:: Directions for this task ::
Reproduce, word for word, everything in the passage on reverb intensity from "The reverb intensity indicates" down to "the sound pressure.".

The reverb intensity indicates the degree of reverberation, and is a feature amount that can be understood as a length of a sound echo. For example, when hands are clapped in a futon, there is no echo and only a sound of a handclap is heard, so that the sound has a weak reverb intensity. On the other hand, when hands are clapped in a space such as a church, an echo remains together with a plurality of reflected sounds, and thus, a sound with a high reverb intensity is generated.

As a calculation method of the reverb intensity, for example, as illustrated in FIG. 9, a time until a sound pressure reaching a maximum sound pressure reaches a small threshold th41 or less for a certain sound can be set as the reverb intensity. Note that, in FIG. 9, the horizontal axis represents time, and the vertical axis represents the sound pressure.

For example, a time until the sound pressure of the audio data decreases by 60 dB from the maximum sound pressure may be set as the reverb intensity. Furthermore, not only the calculation in a time domain but also sound pressure calculation in a frequency domain may be performed, and a reduction time to the threshold th41 of the sound pressure in a predetermined frequency range may be set as the reverb intensity.

:: Supplied records ::
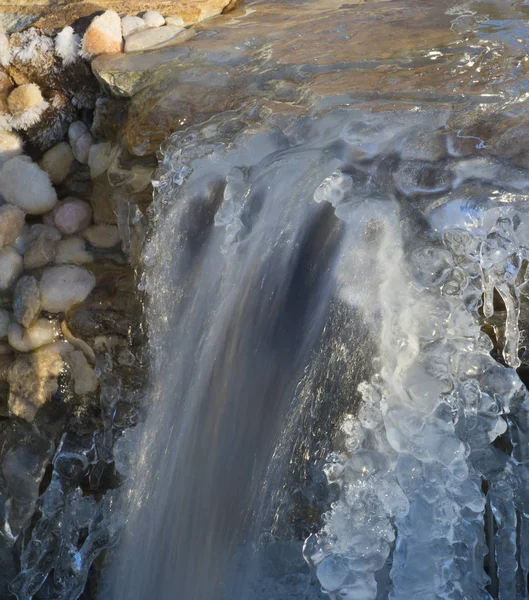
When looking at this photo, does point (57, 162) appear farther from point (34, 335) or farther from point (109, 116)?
point (34, 335)

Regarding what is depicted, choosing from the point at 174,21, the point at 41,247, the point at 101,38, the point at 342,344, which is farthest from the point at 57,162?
the point at 342,344

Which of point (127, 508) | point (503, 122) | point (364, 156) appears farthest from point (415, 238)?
point (127, 508)

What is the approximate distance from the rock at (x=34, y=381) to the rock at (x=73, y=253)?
1.09 ft

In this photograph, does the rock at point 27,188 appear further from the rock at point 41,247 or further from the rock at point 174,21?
the rock at point 174,21

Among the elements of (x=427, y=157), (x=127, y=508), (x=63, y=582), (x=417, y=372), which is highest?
(x=427, y=157)

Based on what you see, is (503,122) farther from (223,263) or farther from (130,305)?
(130,305)

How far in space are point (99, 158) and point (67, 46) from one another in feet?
1.71

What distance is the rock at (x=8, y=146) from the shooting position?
2816 mm

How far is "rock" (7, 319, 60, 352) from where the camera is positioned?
254 centimetres

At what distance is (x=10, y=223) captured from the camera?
8.75ft

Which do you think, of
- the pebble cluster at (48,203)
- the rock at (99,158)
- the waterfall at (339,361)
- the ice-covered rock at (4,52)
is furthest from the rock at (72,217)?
the ice-covered rock at (4,52)

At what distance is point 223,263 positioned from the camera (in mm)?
2082

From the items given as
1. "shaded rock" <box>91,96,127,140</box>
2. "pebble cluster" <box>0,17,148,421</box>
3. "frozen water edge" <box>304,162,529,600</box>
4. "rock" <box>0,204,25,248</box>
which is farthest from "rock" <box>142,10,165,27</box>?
"frozen water edge" <box>304,162,529,600</box>

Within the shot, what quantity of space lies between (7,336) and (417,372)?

:: Task answer ::
The reverb intensity indicates the degree of reverberation, and is a feature amount that can be understood as a length of a sound echo. For example, when hands are clapped in a futon, there is no echo and only a sound of a handclap is heard, so that the sound has a weak reverb intensity. On the other hand, when hands are clapped in a space such as a church, an echo remains together with a plurality of reflected sounds, and thus, a sound with a high reverb intensity is generated.

As a calculation method of the reverb intensity, for example, as illustrated in FIG. 9, a time until a sound pressure reaching a maximum sound pressure reaches a small threshold th41 or less for a certain sound can be set as the reverb intensity. Note that, in FIG. 9, the horizontal axis represents time, and the vertical axis represents the sound pressure.